▶ [EXTRACT]
|---|

Lined up behind the officials were seven masterpieces of the country’s ancient heritage, including a 10th-century sandstone statue, known as “Skanda on a Peacock,” that investigators say was stolen from a temple by a Khmer Rouge conscript and self-described looter in 1997.

The Cambodian government will also welcome back a five-foot-tall sculpture of a Hindu god, Ganesha, but the four-ton sculpture was represented only in a poster on Monday for fear that it would break elevators at the Manhattan offices of the U.S. attorney for the Southern District of New York.

Both objects were said to have been plundered from the archaeological site at Koh Ker, the capital of the ancient Khmer Empire.

The antiquities that are being repatriated, the officials said, were all trafficked by an organized looting network and sold in the Western art market through Douglas A.J. Latchford, a British art dealer and collector of Cambodian antiquities. He died in 2020, less than a year after he had been charged with smuggling looted relics and concealing their tainted histories by falsifying documentation to help sell them.

|---|

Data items
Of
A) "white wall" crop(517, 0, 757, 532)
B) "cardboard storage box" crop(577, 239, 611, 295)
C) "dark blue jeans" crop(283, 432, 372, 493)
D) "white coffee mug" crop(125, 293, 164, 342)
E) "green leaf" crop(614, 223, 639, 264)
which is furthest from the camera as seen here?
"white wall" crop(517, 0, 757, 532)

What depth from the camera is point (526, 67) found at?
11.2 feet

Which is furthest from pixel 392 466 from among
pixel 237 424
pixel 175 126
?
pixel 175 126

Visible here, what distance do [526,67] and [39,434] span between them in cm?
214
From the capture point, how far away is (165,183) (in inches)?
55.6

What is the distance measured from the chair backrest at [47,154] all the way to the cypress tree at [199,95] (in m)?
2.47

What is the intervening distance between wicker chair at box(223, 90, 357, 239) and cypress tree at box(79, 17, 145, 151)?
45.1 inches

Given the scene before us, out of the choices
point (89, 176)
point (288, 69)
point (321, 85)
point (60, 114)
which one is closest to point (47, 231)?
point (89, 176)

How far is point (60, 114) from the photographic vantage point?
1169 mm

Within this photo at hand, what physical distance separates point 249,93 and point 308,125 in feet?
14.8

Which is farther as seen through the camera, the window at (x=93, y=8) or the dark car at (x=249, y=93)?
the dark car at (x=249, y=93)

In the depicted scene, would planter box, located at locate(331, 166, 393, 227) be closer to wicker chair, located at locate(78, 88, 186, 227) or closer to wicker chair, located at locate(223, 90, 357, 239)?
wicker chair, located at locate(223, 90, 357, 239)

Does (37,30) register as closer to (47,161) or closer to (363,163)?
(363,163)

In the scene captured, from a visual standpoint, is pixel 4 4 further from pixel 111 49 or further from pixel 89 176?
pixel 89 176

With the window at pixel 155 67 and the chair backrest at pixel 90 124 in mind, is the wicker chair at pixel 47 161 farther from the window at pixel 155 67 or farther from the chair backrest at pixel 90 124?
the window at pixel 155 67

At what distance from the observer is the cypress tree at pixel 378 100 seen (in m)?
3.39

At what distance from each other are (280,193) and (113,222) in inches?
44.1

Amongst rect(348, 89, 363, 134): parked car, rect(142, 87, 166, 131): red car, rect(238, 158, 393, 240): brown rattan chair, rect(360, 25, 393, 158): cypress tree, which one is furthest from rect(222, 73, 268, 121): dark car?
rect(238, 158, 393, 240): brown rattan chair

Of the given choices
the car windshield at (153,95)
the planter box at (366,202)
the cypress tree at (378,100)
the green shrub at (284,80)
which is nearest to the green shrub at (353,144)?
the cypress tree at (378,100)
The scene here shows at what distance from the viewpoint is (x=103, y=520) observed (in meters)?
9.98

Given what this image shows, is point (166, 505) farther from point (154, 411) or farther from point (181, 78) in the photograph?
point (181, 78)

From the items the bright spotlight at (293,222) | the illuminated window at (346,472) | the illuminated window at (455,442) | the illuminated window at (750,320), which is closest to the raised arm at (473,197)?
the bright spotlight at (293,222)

|---|

▶ [WORK TO DO]
[A] Copy the repatriation excerpt from "The Cambodian government" up to and including "of New York.".
[B] Which hyphenated words appear in the repatriation excerpt?
Rely on the repatriation excerpt alone, not on the data items.

▶ [SOLVED TASKS]
[A]
The Cambodian government will also welcome back a five-foot-tall sculpture of a Hindu god, Ganesha, but the four-ton sculpture was represented only in a poster on Monday for fear that it would break elevators at the Manhattan offices of the U.S. attorney for the Southern District of New York.

[B] 10th-century, self-described, five-foot-tall, four-ton